Therefore, I cloned the repo (and ran git submodule update --init) to obtain sources. My notes to put Brain Simulator into operation on my PC and a bug that I found follow.

My PC: Win 10 64-bit Pro with VS Pro 2013 Update 5,
NVIDIA GeForce 610M, Compute Capability 2.1, Driver Model WDDM,
CUDA Toolkit 7.5

After I opened the main project file BrainSimulator\Sources\BrainSimulator.sln, BasicNodesCuda group was not able to load in VS due to different CUDA Toolkit (7.5 vs. developed on 7.0).

Therefore,

  1. Edit BrainSimulator\Sources\Modules\BasicNodes\Cuda\BasicNodesCuda.vcxproj (right click on the unloaded group in VS):
    (line 163)
    (line 299)
  2. Reload and build the project. It installs the libraries.
  3. Install ManagedCuda 7.5 - x64 via Manage NuGetPackages
    Now, Brain Simulator should run.

However, I needed to solve another issue. It seems that CUDA/OpenGL interoperability does not work in my setting. It is needed for a visualization of data, e.g.

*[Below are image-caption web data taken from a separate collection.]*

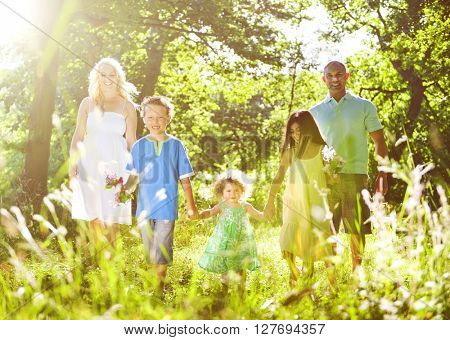 Family holding hands walking together through the woods.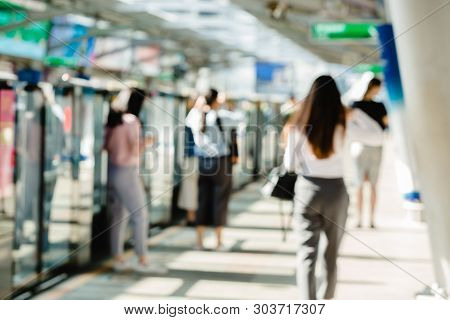 Blurred Of People Waiting On Electric Skytrain Station With Automatic Gateway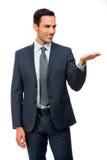 Geschäftsmann in der Klage mit dem angehobenen Arm Stockbild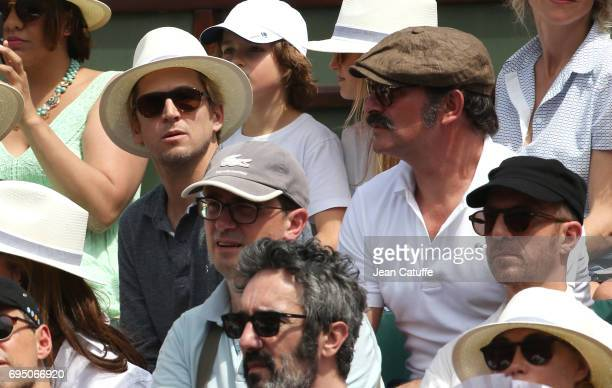 Guillaume Canet and Jean Dujardin attend the men's final on day 15 of the 2017 French Open second Grand Slam of the season at Roland Garros stadium...
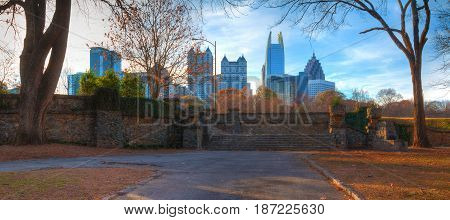 Panoramic view of stone stairs in the Piedmont Park and Midtown Atlanta behind it in autumn day USA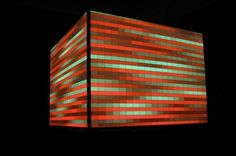 Sonik cube — Sonik Cube is an enormous lamp measuring 3 by 3m, which reacts to sound. On the faces of the Cube, the visual display reacts to sound captured by microphones and can be bent, marked, dented or distorted through the interactions of the visitor. — trafik.fr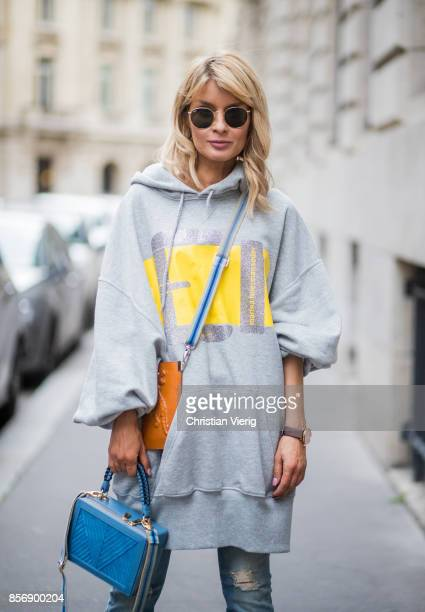 Model and fashion blogger Gitta Banko wearing a grey oversize cotton sweater with yellow and glittery silver print by Marina Hoermanseder Cora jeans...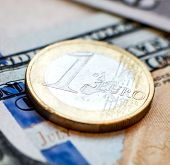 one euro coin on a banknote of hundred dollars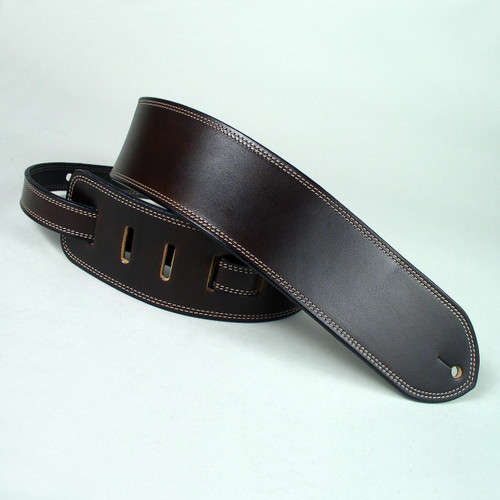 Brown leather guitar strap with beige stitching.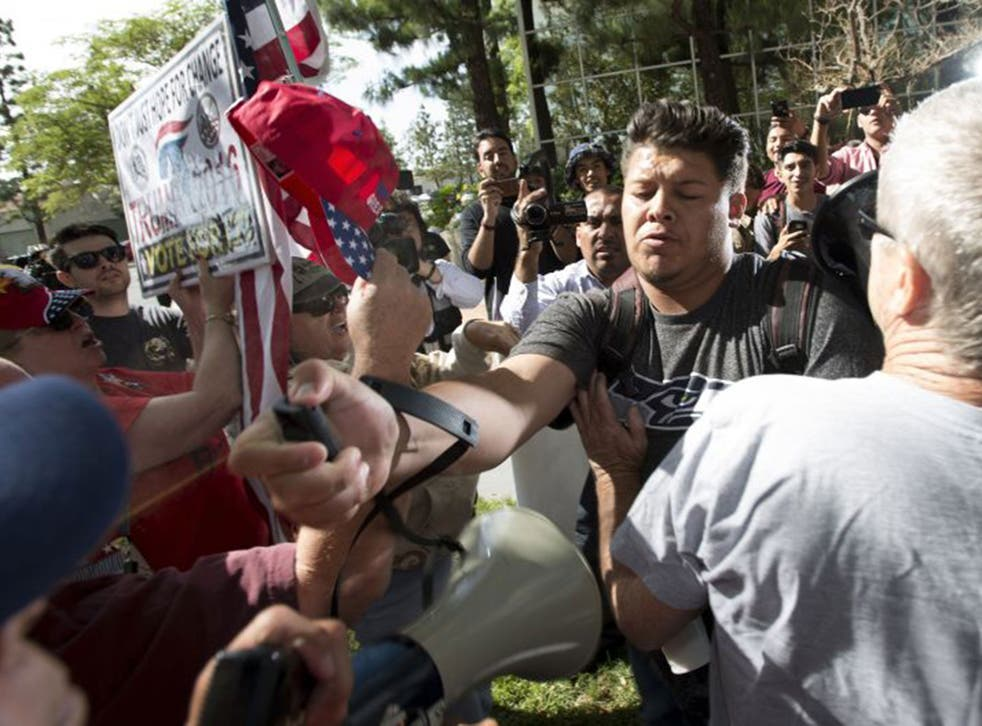 Trump supporters and protesters clash in Anaheim ahead of the Republican front-runner's first campaign appearance in California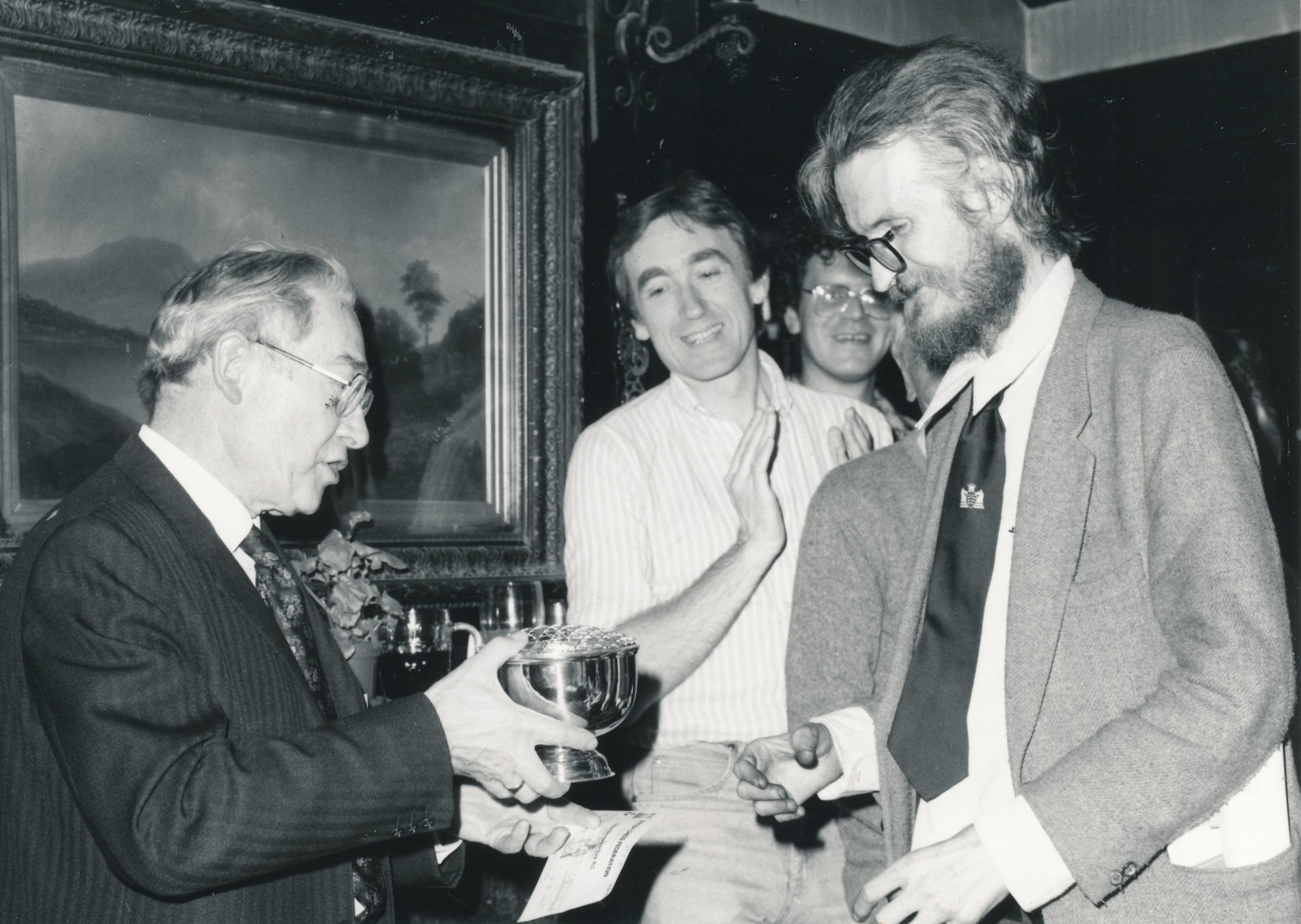 Andrew Whiteley receives the Rosebowl trophy from John Poole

MatrixObserver uses CUDA kernel to 'draw' a matrix into a buffer that is then rendered by OpenGL.
It is interesting that interoperability runs well in CUDA C/C++ Samples that uses glut. Nevertheless, ManagedCuda fails on system call of nvcuda.dll that tries to register a GL buffer in a CUDA context.
My fix is simple (but a little inefficient). A new CUDA buffer is created instead of registering of GL buffer. The CUDA buffer is then copied in the GL buffer after kernel finishes.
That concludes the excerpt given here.